Intraoperative parameters measured by blood pressure and heart rate are frequently measured variables during anesthesia, and intraoperative hypotension is a common intraoperative side effect and has been reported to be associated with adverse perioperative outcome.[9] The incidence of intraoperative hypotension of systolic of less than 100 mmHg in this study was 40%, and 12% of patients had poor outcome, while 27% of patient had good outcome but was not significant. Patients without hypotension are 5.16 times more likely to survive than those with hypotension. In the current era, the risk of intraoperative hypotension in the immediate perioperative period appears to be quite small, but a prospective, longitudinal study[9] of 1-year postoperative mortality after non-cardiac surgery confirms that comorbidity is the primary predictor and that intraoperative hypotension and prolonged cumulative deep hypnotic time are also significant risk factors predicting mortality after non-cardiac surgery. Better intraoperative anesthetic management may have a greater effect on long-term outcomes than previously appreciated.

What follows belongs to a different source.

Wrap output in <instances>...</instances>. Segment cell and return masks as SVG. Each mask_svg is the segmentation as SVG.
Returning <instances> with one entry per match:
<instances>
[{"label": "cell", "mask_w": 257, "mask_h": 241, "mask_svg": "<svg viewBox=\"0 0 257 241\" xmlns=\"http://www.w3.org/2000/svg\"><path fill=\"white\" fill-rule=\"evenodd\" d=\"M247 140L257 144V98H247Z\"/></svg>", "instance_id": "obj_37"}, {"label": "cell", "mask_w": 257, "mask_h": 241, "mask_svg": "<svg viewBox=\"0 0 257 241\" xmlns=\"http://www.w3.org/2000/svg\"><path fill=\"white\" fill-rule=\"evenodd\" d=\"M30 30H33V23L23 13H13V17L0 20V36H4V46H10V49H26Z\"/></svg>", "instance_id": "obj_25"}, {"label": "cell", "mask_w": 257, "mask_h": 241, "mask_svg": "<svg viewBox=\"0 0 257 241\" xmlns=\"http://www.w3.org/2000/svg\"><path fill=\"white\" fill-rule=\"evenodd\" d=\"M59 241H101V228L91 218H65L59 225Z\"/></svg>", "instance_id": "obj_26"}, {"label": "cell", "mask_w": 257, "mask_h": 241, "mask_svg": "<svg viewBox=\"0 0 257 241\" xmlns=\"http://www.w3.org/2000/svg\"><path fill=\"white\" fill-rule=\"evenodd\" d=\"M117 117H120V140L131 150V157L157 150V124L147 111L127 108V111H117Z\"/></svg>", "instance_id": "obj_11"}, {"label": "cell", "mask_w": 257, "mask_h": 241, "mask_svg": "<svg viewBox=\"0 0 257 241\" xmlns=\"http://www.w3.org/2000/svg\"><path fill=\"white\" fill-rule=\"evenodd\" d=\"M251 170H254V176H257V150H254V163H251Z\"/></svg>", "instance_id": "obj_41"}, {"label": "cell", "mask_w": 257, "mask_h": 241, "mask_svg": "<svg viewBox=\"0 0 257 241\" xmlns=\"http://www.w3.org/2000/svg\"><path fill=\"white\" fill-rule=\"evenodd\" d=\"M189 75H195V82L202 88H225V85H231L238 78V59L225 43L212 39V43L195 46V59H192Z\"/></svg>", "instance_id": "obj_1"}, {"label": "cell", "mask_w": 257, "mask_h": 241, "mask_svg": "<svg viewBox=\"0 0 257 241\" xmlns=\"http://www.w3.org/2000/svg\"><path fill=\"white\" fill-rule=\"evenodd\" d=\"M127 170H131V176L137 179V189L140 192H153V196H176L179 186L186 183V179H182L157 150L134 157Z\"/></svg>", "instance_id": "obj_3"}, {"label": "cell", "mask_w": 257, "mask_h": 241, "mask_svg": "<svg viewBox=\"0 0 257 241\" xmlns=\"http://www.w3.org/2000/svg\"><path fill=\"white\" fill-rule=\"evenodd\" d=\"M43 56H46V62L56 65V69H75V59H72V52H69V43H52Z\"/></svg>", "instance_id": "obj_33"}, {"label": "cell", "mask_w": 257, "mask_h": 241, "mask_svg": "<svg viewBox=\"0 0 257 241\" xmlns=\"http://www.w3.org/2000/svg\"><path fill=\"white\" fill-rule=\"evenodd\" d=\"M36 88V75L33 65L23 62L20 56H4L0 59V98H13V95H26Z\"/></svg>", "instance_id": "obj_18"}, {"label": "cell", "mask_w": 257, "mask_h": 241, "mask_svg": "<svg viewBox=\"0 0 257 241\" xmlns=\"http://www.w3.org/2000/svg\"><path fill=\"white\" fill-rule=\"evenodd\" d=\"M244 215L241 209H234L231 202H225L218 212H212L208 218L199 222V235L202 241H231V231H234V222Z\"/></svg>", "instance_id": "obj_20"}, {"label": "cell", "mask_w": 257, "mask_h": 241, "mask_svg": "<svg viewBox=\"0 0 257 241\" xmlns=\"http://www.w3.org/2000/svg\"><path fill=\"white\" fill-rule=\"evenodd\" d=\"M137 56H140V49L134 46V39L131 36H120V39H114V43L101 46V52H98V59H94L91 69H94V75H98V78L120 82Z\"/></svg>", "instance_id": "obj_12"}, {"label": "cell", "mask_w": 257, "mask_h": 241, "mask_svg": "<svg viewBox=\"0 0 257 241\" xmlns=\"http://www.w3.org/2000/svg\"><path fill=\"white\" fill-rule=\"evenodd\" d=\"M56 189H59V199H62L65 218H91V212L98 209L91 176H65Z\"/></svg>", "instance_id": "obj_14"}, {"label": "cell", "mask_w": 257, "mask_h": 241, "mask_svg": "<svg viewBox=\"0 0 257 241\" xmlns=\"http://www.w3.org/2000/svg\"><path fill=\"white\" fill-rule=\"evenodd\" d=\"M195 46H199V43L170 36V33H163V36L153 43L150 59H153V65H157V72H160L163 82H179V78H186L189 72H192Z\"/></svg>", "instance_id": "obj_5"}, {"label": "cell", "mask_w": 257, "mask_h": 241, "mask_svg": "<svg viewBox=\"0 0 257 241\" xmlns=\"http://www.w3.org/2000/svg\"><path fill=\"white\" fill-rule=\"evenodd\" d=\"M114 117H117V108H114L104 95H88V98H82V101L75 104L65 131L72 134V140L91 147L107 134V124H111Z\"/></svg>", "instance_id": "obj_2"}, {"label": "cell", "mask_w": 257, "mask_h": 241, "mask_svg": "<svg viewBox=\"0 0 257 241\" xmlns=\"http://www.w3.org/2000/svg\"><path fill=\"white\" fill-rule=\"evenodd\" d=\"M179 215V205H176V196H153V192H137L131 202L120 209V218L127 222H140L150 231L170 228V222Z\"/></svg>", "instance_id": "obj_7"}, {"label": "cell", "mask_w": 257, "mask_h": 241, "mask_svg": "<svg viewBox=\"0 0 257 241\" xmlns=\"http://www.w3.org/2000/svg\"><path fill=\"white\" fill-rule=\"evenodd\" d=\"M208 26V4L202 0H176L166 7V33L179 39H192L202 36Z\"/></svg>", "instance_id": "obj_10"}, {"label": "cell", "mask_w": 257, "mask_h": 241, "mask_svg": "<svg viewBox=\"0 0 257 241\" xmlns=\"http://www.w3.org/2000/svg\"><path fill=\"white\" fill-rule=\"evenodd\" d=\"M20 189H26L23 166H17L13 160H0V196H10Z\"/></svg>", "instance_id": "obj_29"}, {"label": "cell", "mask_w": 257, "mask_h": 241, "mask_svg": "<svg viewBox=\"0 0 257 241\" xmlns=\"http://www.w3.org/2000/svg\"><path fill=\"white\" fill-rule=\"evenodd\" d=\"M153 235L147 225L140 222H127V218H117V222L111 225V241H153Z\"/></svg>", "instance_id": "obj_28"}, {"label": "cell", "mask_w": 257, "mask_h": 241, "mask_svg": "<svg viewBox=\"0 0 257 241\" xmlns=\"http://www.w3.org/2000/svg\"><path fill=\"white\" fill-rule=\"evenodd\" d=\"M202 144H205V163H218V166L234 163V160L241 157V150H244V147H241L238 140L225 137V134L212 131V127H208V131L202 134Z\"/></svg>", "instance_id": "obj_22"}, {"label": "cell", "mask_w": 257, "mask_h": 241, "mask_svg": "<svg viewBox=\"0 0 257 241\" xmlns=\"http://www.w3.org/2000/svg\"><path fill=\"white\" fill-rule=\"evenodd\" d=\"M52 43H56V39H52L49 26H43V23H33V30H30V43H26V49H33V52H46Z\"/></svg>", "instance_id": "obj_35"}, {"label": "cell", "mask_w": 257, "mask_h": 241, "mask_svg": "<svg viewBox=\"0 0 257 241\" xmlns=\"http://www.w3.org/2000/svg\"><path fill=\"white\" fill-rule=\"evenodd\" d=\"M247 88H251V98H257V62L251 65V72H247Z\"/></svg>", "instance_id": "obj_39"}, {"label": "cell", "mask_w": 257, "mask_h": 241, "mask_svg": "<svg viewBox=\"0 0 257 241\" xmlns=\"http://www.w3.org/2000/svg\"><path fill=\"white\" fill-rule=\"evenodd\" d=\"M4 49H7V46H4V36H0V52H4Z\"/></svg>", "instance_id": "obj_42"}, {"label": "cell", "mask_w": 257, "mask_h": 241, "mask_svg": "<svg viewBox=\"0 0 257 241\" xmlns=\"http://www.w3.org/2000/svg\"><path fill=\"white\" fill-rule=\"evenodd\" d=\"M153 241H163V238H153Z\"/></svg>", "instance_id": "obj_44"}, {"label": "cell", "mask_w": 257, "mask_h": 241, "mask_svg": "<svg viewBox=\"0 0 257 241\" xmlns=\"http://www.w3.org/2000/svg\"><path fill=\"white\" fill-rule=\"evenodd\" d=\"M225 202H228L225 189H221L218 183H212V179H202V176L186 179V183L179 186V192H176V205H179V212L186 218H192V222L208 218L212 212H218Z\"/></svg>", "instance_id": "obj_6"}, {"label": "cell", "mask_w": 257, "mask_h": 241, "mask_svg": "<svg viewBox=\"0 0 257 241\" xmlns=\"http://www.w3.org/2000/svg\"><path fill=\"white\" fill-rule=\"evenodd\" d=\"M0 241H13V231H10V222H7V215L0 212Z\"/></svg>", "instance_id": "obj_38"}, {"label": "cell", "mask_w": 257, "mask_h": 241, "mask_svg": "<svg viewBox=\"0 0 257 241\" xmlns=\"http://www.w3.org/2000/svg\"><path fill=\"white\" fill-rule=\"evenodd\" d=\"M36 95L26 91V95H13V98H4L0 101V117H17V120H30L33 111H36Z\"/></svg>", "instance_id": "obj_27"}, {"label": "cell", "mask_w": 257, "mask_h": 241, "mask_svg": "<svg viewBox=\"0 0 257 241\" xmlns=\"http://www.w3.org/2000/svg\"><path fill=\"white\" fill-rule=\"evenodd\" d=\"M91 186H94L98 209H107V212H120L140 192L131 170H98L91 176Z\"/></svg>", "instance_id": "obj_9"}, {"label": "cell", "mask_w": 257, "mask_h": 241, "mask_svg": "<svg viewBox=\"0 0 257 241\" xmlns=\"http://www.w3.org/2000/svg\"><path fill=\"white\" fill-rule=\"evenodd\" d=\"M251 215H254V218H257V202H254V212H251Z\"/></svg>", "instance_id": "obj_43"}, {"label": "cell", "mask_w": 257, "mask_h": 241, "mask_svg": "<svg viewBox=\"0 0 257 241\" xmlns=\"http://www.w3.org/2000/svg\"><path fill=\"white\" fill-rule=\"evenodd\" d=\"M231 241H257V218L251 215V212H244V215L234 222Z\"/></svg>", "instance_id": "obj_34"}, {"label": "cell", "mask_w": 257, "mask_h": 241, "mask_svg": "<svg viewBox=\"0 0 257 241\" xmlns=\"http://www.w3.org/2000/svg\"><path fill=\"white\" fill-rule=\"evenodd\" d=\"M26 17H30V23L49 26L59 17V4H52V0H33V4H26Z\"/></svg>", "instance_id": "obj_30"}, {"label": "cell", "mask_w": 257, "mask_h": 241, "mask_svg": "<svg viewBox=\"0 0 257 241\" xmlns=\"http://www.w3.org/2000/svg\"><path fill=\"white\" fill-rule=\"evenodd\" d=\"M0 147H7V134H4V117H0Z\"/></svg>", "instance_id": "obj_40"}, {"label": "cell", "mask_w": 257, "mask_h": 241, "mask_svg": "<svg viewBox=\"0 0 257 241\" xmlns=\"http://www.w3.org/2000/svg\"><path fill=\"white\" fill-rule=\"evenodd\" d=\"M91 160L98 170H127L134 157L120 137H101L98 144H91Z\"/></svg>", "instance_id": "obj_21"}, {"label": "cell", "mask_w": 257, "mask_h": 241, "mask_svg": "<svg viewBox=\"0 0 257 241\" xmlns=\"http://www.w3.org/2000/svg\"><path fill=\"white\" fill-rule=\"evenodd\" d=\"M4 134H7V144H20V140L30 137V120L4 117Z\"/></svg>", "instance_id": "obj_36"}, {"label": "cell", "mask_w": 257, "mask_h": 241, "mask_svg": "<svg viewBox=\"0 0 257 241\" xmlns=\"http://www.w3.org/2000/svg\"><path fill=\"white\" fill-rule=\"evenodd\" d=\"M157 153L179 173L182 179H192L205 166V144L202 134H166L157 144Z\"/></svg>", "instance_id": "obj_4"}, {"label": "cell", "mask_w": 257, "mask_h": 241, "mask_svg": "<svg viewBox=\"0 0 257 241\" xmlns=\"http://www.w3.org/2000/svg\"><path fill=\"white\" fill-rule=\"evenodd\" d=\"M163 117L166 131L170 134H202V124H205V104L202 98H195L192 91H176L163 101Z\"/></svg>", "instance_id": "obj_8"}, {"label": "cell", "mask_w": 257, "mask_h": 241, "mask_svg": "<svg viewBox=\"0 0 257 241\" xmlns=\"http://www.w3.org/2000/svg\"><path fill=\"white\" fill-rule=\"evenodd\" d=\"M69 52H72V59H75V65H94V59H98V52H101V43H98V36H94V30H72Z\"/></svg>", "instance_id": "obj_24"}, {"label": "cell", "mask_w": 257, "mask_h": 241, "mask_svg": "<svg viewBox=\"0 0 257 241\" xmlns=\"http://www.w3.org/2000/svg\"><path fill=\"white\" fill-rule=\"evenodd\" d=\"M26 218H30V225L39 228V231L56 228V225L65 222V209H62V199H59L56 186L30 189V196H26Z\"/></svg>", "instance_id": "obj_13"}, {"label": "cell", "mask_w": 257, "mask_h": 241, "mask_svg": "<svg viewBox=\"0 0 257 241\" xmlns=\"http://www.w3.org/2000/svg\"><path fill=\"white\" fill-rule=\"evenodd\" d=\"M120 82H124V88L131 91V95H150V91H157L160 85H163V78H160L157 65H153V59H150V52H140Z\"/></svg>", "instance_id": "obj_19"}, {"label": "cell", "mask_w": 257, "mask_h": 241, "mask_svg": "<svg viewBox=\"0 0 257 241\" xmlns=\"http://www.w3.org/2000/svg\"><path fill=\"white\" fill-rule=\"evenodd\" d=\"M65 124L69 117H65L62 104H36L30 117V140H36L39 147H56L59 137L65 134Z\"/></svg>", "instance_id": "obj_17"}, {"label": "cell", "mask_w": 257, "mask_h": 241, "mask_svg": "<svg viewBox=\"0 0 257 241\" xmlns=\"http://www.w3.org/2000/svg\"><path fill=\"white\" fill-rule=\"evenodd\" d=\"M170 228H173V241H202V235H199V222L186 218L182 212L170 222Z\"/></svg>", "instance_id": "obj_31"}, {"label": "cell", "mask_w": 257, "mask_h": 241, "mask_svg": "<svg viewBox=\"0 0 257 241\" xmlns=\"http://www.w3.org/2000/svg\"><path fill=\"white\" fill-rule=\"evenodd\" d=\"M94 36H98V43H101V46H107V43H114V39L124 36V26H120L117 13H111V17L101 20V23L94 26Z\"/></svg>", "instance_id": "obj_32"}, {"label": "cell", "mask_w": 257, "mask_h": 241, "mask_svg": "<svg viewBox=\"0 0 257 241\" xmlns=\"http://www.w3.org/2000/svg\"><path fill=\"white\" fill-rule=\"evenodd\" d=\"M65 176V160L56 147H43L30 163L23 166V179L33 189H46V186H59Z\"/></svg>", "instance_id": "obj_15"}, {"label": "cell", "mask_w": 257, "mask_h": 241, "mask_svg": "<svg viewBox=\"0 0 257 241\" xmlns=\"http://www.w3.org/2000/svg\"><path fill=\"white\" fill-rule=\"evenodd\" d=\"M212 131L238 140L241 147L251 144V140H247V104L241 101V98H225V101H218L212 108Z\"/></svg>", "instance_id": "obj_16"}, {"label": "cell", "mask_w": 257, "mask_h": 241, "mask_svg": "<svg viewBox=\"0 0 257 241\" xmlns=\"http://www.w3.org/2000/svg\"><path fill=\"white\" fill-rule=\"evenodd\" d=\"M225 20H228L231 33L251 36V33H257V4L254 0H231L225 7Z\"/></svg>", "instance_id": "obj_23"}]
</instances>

Outcome of surgery is related to the frequency of the re-do craniotomy in this study, and outcome is good after the first re-do craniotomy, while outcome is poor following second and third re-do craniotomies. This may be due to the fact that patients who had two or more re-do craniotomy had lower GCS and also increasing number of postoperative complications.

The most common complications in our patients were CSL leakage/meningitis, and diabetes insipidus. Table 5 shows that most of the patients with these complications were successfully treated. However, poor outcome was noted in patients who had multiple complications.

In conclusion, it can be clearly seen that patients can undergo re-do craniotomy up to three times as long as there is an indication for it; however, our study shows that second and third re-do craniotomies were associated with poor outcome. This is a challenge for us as effort must be put in place to improve the outcome of such surgeries. Increasing frequency of re-do craniotomy and lower GCS scores are major factors leading to poor outcome in our patients. Better intraoperative care, improved operative skill, surgical equipment, and better intensive care support will most likely improve outcome in our patients in future.

Source of Support: Nil.

Conflict of Interest: None declared.